2nd scanpy session - Quality control and filtering
Pre-Processing in Nutanix Experiments
Understanding Barcode Ranking
- The process begins with barcode ranking, where molecules assigned to each barcode are counted and ranked based on the number of molecules.
- Barcodes with a high number of assigned molecules indicate actual cells, while those with few assigned molecules often represent empty droplets.
Addressing Empty Droplets
- In Nutanix experiments, many droplets are empty to prevent doublets (two cells in one droplet), necessitating a dilution strategy.
- Even empty droplets may contain some RNA molecules from cell suspensions, contributing to background signals in data analysis.
Background Signal and Its Implications
- The background signal arises when cells break apart during treatment, releasing their contents into the suspension—often referred to as "cell soup."

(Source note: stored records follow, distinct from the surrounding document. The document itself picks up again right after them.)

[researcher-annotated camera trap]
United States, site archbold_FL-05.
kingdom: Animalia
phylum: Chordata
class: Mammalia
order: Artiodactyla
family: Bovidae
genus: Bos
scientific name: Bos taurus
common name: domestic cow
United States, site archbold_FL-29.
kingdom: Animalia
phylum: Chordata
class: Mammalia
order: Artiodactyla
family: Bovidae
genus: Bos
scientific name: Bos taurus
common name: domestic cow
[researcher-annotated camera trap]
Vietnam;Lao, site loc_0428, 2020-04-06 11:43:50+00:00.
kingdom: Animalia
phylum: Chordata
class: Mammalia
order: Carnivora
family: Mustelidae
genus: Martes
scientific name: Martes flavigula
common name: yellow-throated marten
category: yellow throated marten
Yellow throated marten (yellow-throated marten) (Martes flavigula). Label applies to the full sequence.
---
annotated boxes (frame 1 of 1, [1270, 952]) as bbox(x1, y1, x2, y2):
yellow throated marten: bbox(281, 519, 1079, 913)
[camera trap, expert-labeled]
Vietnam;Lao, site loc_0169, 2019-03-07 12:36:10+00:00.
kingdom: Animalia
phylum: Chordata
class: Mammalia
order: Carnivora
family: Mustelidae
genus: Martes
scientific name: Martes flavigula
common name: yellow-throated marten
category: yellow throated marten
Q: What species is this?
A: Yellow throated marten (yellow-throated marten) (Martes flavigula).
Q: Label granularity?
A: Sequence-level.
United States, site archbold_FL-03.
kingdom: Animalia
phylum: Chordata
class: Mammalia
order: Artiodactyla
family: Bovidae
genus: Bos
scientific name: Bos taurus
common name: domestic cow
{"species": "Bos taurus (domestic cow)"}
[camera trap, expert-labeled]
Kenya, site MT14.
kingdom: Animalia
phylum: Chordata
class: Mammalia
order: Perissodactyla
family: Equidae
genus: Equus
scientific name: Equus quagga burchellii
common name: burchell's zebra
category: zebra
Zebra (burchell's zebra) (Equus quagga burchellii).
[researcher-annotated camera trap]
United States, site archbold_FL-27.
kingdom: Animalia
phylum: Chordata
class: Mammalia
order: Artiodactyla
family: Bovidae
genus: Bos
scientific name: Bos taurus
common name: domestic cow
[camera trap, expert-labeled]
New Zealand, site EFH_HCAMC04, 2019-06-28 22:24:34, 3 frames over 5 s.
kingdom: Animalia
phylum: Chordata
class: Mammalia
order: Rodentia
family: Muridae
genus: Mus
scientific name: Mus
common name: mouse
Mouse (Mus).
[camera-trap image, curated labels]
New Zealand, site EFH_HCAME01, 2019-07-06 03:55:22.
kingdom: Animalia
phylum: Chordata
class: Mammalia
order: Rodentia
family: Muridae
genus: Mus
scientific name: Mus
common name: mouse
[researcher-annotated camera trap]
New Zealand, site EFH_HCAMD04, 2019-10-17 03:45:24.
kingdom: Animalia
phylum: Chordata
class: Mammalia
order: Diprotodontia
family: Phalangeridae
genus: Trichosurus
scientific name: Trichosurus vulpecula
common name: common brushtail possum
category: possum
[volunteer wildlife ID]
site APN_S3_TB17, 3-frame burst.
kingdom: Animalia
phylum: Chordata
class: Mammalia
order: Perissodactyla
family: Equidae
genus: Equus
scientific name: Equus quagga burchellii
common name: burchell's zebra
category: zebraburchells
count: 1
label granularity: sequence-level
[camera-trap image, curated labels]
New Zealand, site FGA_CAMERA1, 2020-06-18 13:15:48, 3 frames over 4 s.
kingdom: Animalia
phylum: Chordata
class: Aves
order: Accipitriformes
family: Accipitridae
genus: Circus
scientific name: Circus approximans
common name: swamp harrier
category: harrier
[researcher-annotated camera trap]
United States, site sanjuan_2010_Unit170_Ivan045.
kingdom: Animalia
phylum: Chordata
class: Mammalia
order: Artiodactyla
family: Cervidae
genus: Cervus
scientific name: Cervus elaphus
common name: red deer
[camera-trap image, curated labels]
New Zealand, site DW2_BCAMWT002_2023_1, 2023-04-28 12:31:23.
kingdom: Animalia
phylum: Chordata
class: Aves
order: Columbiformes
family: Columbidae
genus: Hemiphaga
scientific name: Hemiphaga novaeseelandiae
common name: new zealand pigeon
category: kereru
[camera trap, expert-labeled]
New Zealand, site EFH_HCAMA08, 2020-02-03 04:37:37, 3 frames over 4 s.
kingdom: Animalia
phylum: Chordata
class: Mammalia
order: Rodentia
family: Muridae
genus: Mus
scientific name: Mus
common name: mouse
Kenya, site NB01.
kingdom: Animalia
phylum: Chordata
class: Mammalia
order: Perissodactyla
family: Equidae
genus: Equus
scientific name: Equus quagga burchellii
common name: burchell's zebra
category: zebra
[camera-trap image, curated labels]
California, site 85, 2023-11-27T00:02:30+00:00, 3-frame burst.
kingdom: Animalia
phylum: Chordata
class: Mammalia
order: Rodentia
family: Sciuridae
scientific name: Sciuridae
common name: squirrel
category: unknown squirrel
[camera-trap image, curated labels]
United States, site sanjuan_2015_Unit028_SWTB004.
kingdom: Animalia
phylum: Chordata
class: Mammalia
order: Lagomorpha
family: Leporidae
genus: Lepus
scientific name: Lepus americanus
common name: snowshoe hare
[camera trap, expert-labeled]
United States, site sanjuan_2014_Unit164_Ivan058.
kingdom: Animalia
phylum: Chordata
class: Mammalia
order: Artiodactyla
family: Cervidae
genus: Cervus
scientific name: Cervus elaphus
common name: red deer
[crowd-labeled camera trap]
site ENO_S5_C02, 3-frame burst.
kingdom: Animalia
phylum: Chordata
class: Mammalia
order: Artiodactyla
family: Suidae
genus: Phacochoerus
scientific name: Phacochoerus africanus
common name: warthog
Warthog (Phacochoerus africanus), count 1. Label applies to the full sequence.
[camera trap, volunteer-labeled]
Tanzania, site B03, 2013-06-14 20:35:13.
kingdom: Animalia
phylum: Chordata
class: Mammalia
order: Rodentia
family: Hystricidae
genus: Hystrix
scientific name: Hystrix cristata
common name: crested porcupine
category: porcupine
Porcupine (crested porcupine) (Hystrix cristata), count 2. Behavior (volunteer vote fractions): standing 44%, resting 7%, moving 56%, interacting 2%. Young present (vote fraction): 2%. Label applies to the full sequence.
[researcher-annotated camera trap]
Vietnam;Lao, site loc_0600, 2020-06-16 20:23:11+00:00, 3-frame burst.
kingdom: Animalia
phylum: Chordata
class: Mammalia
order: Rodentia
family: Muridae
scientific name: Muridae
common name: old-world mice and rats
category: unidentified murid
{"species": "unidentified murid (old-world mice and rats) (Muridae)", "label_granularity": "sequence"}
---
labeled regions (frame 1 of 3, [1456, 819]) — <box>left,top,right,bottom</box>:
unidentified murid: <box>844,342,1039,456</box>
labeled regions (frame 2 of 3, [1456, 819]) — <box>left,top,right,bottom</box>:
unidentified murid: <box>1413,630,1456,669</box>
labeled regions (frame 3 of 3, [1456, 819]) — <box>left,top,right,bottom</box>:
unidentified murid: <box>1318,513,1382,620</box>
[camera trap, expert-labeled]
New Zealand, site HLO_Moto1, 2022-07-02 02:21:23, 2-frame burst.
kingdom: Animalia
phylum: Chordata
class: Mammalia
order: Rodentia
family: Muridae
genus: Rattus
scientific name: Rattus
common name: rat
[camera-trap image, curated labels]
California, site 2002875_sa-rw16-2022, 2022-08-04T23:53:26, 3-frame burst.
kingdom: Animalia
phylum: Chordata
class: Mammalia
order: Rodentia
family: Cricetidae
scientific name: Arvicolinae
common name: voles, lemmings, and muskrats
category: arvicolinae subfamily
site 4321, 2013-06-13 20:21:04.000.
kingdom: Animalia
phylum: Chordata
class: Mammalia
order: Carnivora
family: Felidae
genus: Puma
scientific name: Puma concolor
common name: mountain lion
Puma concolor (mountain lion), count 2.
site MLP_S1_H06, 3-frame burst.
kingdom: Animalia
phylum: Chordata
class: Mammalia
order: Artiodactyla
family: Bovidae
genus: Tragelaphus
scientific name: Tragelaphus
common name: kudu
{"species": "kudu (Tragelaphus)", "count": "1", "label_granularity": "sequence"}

- This background can lead to misleading gene expression data, particularly evident in studies involving beta cells that produce high levels of insulin mRNA.
Analyzing Ambient RNAs
- To mitigate the impact of ambient RNAs on analysis, researchers may choose to exclude certain genes from their datasets.
Threshold Setting for Data Analysis
- Histograms are used to visualize count depth (total detected molecules), helping establish thresholds for distinguishing between viable cells and debris.
- When uncertain about threshold settings, a lenient approach is recommended; including questionable cells allows for further downstream analysis before exclusion.
Circular Nature of Data Analysis
Iterative Pre-processing Steps
- Data analysis is described as a circular process where pre-processing can consume up to 80% of the total time spent on analysis due to ongoing adjustments and refinements.
Utilizing 2D Scatter Plots
- 2D scatter plots depicting gene counts versus read depth help identify different cell types by revealing patterns such as V-shapes in data distribution.